Dr. Sean Carey is the IRAC instrument support team lead at the Spitzer Science Center, part of the Infrared Processing and Analysis Center (IPAC) at Caltech. He has been interested in space and astronomy since watching the first lunar landing when he was three. His current day job is leading the team that enables the science coming from the Infrared Array Camera (IRAC) aboard the Spitzer Space Telescope. They are responsible for the calibration and processing of the data and helping astronomers around the world make the best possible use of the infrared images taken. Observing transiting exoplanets is a particular challenge as they are interested in very small changes (parts per million) in the observed brightness of the host star. Sean has been lucky enough to help in designing new ways of using Spitzer to characterize planets around other stars. As part of his job, he troubleshoots problems with the observatory, which is quite a challenge as Spitzer is now 140 million miles away. For his own personal research, he maps our galaxy in the infrared to help understand where and how stars form, and he helps find and characterize planets using Spitzer to study transiting exoplanets and planets detected through microlensing. When he can make it outside, he enjoys playing and coaching soccer.
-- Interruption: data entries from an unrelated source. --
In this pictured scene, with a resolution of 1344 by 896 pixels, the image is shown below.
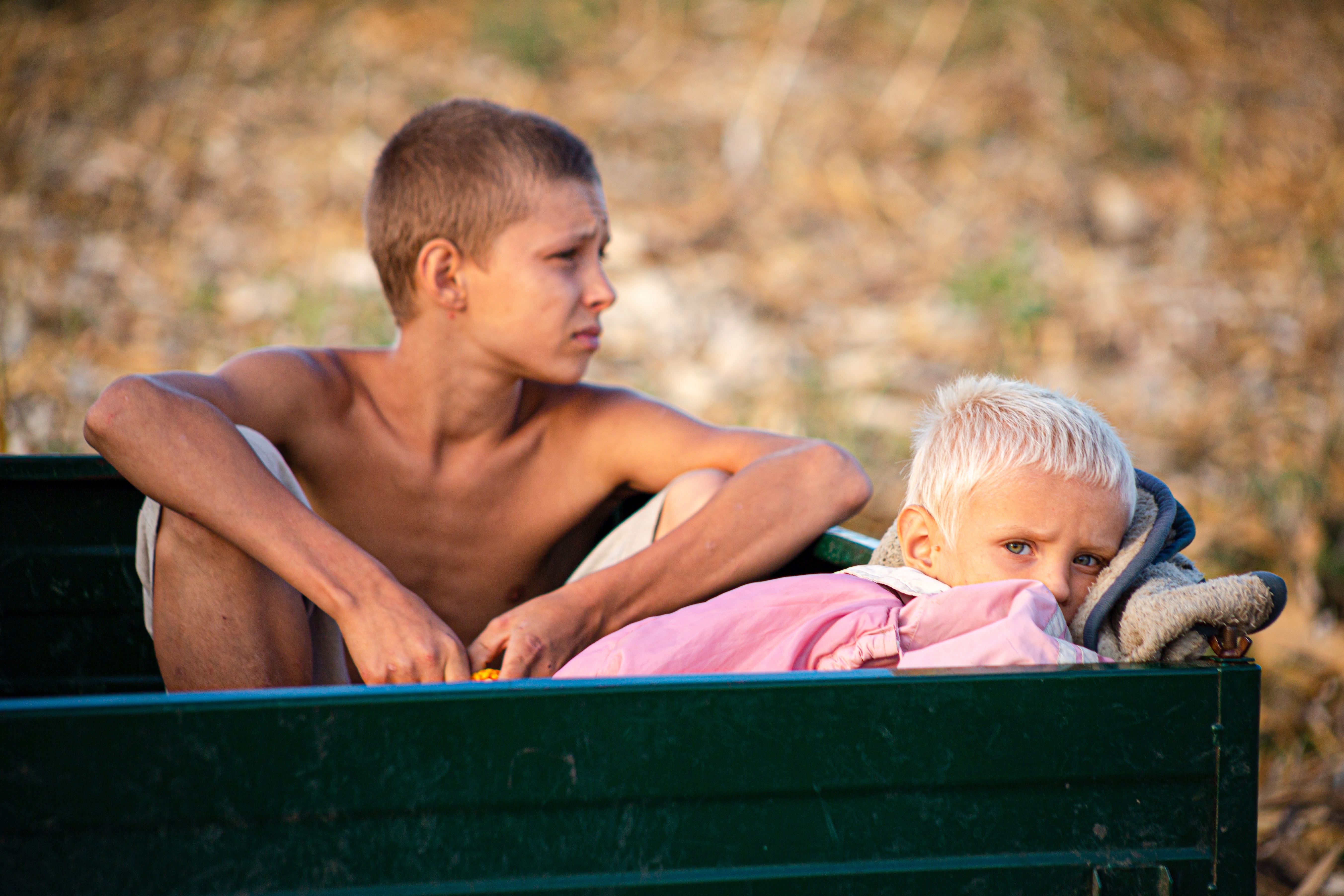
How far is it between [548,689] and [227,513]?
73 cm

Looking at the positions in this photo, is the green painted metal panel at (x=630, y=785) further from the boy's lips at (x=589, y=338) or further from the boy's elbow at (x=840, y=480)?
the boy's lips at (x=589, y=338)

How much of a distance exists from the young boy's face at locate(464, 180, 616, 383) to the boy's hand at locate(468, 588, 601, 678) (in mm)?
525

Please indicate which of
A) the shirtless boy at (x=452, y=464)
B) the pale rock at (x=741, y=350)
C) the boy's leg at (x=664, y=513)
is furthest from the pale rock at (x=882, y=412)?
the boy's leg at (x=664, y=513)

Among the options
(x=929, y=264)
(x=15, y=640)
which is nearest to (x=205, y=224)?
(x=929, y=264)

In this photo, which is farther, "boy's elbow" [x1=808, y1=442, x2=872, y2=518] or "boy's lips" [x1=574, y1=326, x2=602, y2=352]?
"boy's lips" [x1=574, y1=326, x2=602, y2=352]

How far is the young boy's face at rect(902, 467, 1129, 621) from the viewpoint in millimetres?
1359

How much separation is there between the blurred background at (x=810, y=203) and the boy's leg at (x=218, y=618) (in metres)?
2.21

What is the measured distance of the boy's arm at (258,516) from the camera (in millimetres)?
1414

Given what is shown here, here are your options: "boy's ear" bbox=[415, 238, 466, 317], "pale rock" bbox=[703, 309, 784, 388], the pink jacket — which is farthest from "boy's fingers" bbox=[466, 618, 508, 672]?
"pale rock" bbox=[703, 309, 784, 388]

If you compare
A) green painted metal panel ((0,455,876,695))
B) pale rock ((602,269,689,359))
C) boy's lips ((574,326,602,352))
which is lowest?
green painted metal panel ((0,455,876,695))

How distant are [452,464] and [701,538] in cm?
61

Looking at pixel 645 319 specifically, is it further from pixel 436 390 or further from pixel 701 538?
pixel 701 538

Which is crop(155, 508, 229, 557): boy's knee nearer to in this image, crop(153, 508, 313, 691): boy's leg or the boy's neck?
crop(153, 508, 313, 691): boy's leg

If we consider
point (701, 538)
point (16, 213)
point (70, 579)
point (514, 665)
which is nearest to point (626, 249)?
point (16, 213)
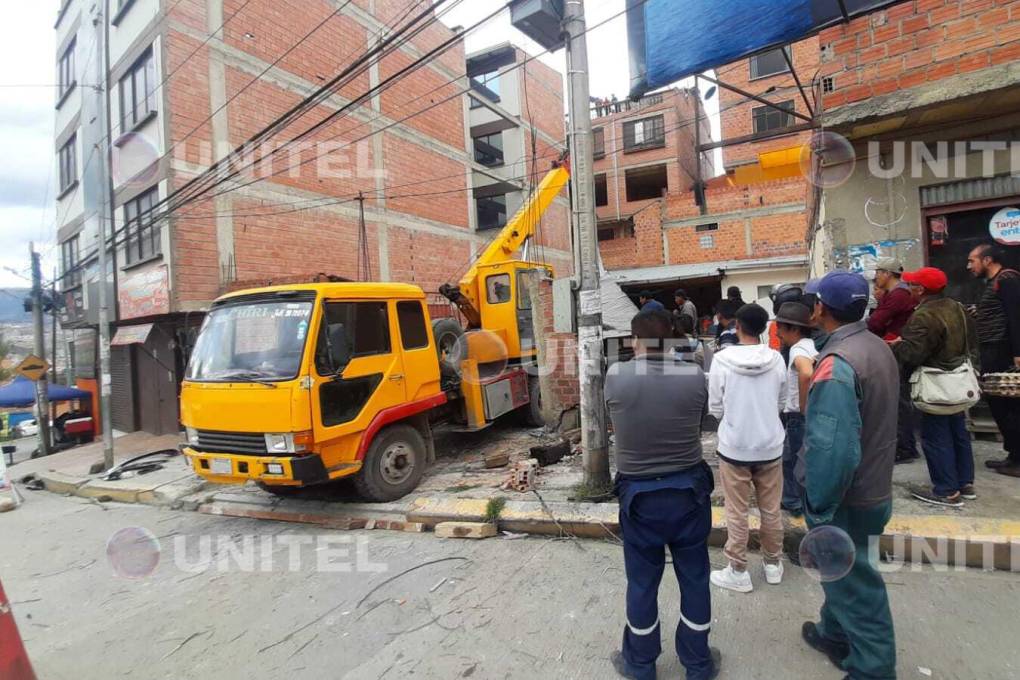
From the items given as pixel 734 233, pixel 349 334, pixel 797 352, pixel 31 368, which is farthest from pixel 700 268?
pixel 31 368

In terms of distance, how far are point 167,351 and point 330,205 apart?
5342 mm

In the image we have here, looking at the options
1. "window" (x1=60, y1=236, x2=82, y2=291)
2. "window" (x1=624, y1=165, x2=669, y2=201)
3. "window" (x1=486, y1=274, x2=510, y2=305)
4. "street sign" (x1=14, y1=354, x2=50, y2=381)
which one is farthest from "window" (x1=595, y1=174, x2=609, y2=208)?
"street sign" (x1=14, y1=354, x2=50, y2=381)

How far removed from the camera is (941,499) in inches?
148

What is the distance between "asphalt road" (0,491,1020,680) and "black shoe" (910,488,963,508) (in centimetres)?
61

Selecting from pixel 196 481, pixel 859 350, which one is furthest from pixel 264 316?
pixel 859 350

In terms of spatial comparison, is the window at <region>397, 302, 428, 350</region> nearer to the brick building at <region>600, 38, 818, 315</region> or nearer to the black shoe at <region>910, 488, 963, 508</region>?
the black shoe at <region>910, 488, 963, 508</region>

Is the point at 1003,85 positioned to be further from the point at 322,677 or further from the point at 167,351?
the point at 167,351

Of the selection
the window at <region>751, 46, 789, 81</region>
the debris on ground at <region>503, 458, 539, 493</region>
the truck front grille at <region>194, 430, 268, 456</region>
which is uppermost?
the window at <region>751, 46, 789, 81</region>

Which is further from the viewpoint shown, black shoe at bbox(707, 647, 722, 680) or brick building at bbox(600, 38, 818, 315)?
brick building at bbox(600, 38, 818, 315)

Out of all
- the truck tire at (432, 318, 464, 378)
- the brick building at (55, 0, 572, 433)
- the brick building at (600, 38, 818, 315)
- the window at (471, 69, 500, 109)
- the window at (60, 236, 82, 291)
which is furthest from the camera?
the window at (471, 69, 500, 109)

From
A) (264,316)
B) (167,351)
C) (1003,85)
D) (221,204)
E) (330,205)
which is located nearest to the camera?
(1003,85)

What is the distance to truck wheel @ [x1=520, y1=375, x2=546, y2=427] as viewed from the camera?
8550 mm

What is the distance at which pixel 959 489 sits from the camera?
148 inches

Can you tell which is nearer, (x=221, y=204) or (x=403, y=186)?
(x=221, y=204)
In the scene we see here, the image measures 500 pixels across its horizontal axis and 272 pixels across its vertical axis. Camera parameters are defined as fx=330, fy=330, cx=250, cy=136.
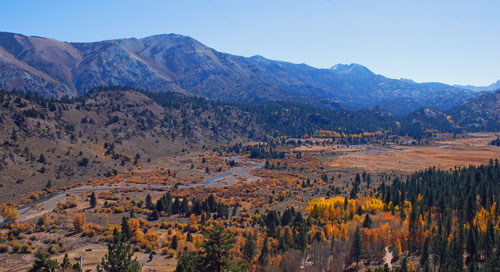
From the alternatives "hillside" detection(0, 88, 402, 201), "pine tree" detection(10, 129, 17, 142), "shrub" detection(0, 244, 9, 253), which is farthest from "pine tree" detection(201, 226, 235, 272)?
"pine tree" detection(10, 129, 17, 142)

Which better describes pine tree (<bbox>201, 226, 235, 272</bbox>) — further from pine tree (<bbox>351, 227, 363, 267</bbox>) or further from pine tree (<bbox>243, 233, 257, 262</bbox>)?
pine tree (<bbox>351, 227, 363, 267</bbox>)

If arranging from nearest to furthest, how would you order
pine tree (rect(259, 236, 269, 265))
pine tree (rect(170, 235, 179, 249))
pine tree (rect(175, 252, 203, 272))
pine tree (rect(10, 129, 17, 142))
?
pine tree (rect(175, 252, 203, 272)) → pine tree (rect(259, 236, 269, 265)) → pine tree (rect(170, 235, 179, 249)) → pine tree (rect(10, 129, 17, 142))

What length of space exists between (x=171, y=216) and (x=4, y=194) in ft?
152

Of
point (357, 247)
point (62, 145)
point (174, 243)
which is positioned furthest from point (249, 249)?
point (62, 145)

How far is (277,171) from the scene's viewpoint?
16150cm

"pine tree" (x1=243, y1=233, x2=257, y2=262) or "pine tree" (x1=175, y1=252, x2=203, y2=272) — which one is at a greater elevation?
"pine tree" (x1=175, y1=252, x2=203, y2=272)

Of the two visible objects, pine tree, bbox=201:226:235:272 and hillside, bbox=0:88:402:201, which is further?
hillside, bbox=0:88:402:201

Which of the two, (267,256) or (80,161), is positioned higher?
(80,161)

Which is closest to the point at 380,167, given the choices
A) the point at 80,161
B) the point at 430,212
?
the point at 430,212

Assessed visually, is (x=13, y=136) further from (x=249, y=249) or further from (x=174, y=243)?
(x=249, y=249)

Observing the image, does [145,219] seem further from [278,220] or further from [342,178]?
[342,178]

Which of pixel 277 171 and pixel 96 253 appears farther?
pixel 277 171

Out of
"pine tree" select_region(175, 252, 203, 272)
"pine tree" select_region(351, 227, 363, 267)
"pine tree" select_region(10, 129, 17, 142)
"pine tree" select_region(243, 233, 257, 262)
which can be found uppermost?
Result: "pine tree" select_region(10, 129, 17, 142)

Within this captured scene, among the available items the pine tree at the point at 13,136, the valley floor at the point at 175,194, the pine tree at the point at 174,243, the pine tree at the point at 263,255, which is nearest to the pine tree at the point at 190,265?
the valley floor at the point at 175,194
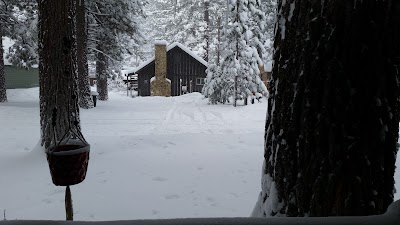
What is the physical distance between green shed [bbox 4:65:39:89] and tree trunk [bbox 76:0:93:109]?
15278mm

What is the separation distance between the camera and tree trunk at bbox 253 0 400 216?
1.71 m

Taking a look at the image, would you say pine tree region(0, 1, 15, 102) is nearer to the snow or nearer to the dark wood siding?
the snow

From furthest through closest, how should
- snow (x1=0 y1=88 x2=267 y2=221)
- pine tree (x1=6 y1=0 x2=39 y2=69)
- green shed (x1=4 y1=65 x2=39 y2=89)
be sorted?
green shed (x1=4 y1=65 x2=39 y2=89) < pine tree (x1=6 y1=0 x2=39 y2=69) < snow (x1=0 y1=88 x2=267 y2=221)

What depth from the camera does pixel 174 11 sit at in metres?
44.9

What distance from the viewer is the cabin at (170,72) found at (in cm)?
3234

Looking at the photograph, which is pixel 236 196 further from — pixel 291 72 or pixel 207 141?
pixel 207 141

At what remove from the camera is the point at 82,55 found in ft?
51.6

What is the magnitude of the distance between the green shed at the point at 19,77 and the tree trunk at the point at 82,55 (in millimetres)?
15278

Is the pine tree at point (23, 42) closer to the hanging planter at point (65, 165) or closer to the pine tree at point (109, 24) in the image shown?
the pine tree at point (109, 24)

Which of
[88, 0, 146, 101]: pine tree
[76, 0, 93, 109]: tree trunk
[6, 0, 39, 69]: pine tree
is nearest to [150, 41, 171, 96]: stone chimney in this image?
[88, 0, 146, 101]: pine tree

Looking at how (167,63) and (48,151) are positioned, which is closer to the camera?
(48,151)

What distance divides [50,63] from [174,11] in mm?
41598

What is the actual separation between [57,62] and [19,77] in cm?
2795

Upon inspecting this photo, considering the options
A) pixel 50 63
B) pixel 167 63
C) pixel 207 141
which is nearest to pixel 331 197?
pixel 50 63
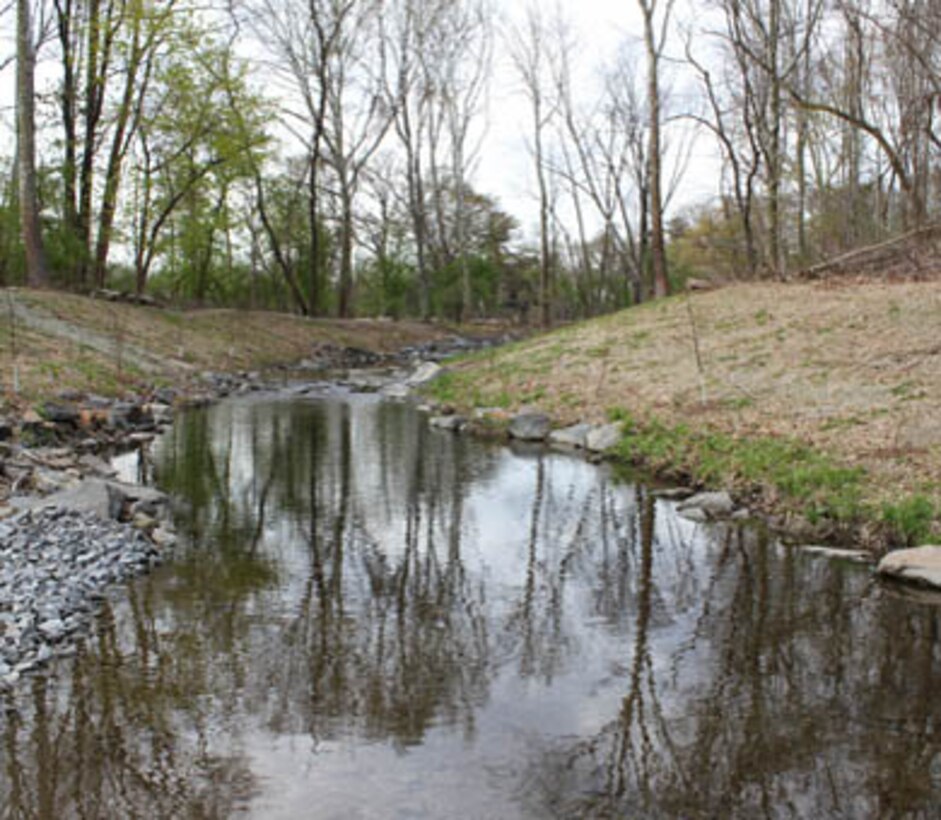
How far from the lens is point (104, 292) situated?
24.0m

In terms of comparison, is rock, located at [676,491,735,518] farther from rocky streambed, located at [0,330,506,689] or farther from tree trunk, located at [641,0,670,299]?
tree trunk, located at [641,0,670,299]

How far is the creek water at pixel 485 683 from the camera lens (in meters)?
3.71

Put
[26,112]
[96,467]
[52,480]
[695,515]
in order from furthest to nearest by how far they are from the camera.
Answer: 1. [26,112]
2. [96,467]
3. [52,480]
4. [695,515]

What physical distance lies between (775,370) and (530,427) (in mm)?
3700

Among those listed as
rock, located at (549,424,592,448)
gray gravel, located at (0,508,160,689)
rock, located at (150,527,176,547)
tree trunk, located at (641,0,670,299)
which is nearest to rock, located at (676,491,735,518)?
rock, located at (549,424,592,448)

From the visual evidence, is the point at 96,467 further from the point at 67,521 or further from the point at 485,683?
the point at 485,683

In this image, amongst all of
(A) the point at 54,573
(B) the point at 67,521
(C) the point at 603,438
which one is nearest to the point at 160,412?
(C) the point at 603,438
Dr. Dan Patnaude is a staff astrophysicist for the Chandra X-ray Center, located at the Harvard-Smithsonian Center for Astrophysics. Dan plays a key role in daily operations and science mission planning for the Chandra X-ray Telescope, one of NASA's Great Observatories. His research interests include supernovae and their remnants, and in particular, how supernova remnants can inform us about the end-stages of stellar evolution. Prior to his current position, Dan was a postdoctoral fellow at the Smithsonian Astrophysical Observatory. Dan received his PhD in Physics and Astronomy from Dartmouth College in 2005, and his B.S. in Astronomy from the University of Massachusetts in 1995.
Dr. Jessie Christiansen is a staff scientist at the NASA Exoplanet Science Institute, and science curator at the NASA Exoplanet Archive. She is involved in the discovery and characterization of extrasolar planets via the NASA Kepler/K2 mission, paying specific attention to measuring how common Earth-like planets might be throughout the Milky Way. She is also involved in the planning for the upcoming NASA TESS mission, which will search the whole sky for the nearest planets to Earth. Prior to her current role, Jessie was a staff scientist with the NASA Kepler mission at the NASA Ames Research Center, and prior to that was a postdoctoral research fellow at the Harvard-Smithsonian Center for Astrophysics. She received her PhD in 2008 from the University of New South Wales, and her Bachelor of Science (Hons) from the Australian National University.
Dr. Seth Digel is a senior experimental physicist in the Kavli Institute for Particle Astrophysics and Cosmology at the SLAC National Accelerator Laboratory. He is a member of the Large Area Telescope (LAT) collaboration for the Fermi Gamma-ray Space Telescope and has studied the diffuse gamma-ray emission of the Milky Way and the populations of gamma-ray sources that the LAT has detected. He is also a member of Dark Energy Science Collaboration and the Camera project for the Large Synoptic Survey Telescope. He received a PhD in 1991 from Harvard University and his BS in Physics from the University of Delaware.
Dr. Brandon Lawton is an astronomer in the Office of Public Outreach at the Space Telescope Science Institute (STScI), where he works as an Education and Outreach Scientist. Dr. Lawton works with the Hubble, JWST, and WFIRST outreach and communications teams, as well as with the broader NASA science education community, to deliver accurate cutting-edge science content to students, educators, and the general public.